- [DATA SECTION]
****
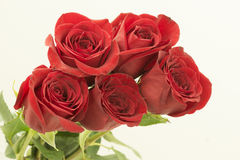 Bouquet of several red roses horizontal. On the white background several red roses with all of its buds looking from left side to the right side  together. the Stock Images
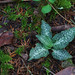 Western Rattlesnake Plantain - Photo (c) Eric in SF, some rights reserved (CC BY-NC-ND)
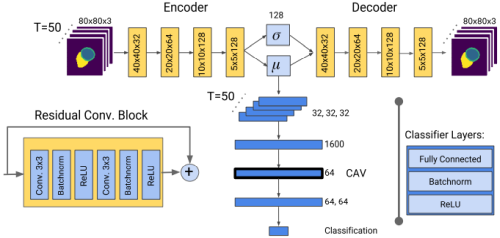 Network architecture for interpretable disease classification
****
- [YOUR ASSIGNMENT] All the material shown above is to be copied exactly, with no pictures carried over.

- [ANSWER TO THIS EXERCISE]
 Bouquet of several red roses horizontal. On the white background several red roses with all of its buds looking from left side to the right side  together. the Stock Images
 Western Rattlesnake Plantain - Photo (c) Eric in SF, some rights reserved (CC BY-NC-ND)
 Network architecture for interpretable disease classification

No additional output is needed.